Whistler’s Inn overlooks beautiful gardens from leaded windows and has charming hosts, but what lies beneath the quaint charm? Charming ghosts?
Whistler’s Inn History
Set in the rolling Massachusetts countryside, the lovely mock-Tudor house that is now known as Whistler’s Inn was built in 1870. Railroad tycoon Ross Winans Whistler bought the house and lived there with Theodora after they married in 1884. The house is situated in a small valley and was originally called Hidden House. The gardens are romantically planted with Wisteria and roses.
Ross Whistler died in 1927, leaving his wife in the huge rambling house. The widow, grieving and faced with spending the rest of her life alone, hired a young woman from Sweden to help her. Nancy complained that she couldn’t cope and was given permission to bring her sister and brother-in-law to work at Hidden House. There was a hidden passion between Nancy and her brother-in-law, Paul, but he died, very young and very suddenly, perhaps from the stress of his wife and her sister, his mistress, in the same house. He was buried in the graveyard across the road. Some of the rooms at the Inn now overlook the old graveyard. Perhaps that is what gives people the idea that ghosts walk here.

▶ Data excerpts

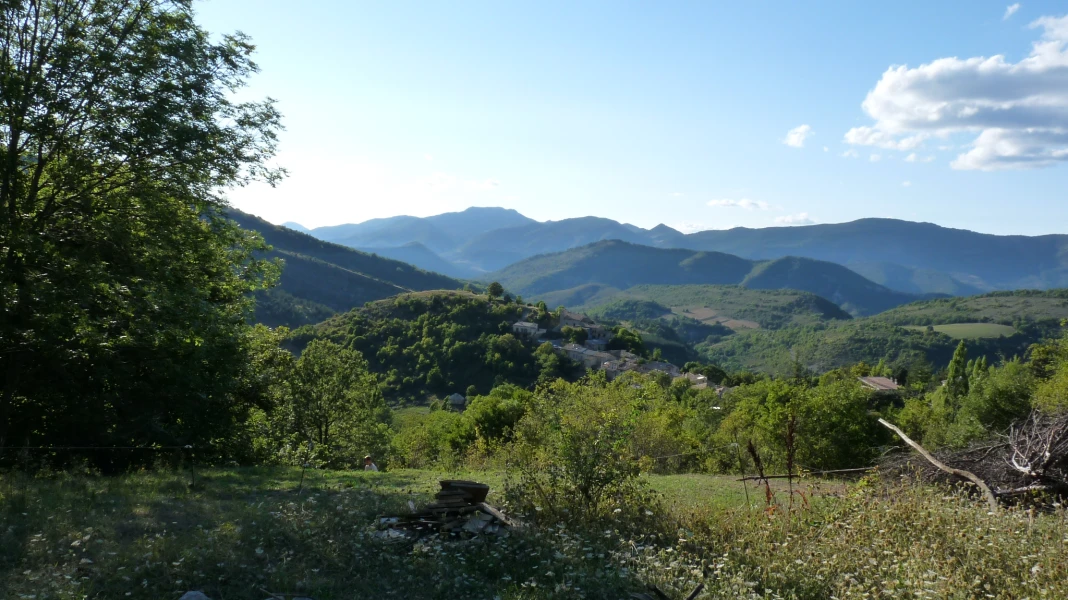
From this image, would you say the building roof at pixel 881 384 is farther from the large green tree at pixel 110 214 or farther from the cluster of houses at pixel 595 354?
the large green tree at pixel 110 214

--

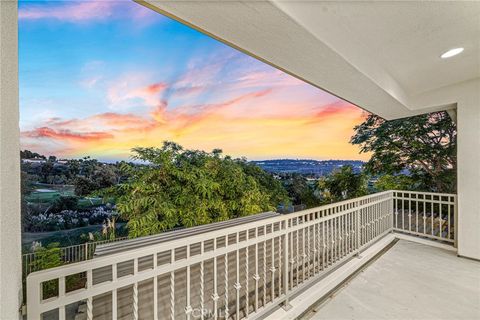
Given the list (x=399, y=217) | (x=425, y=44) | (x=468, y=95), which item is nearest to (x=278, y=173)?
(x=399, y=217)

▶ Required work
Echo the passage on the history of Whistler's Inn from "Ross Whistler died" up to and including "ghosts walk here.", copying it word for word.

▶ Response to this task
Ross Whistler died in 1927, leaving his wife in the huge rambling house. The widow, grieving and faced with spending the rest of her life alone, hired a young woman from Sweden to help her. Nancy complained that she couldn’t cope and was given permission to bring her sister and brother-in-law to work at Hidden House. There was a hidden passion between Nancy and her brother-in-law, Paul, but he died, very young and very suddenly, perhaps from the stress of his wife and her sister, his mistress, in the same house. He was buried in the graveyard across the road. Some of the rooms at the Inn now overlook the old graveyard. Perhaps that is what gives people the idea that ghosts walk here.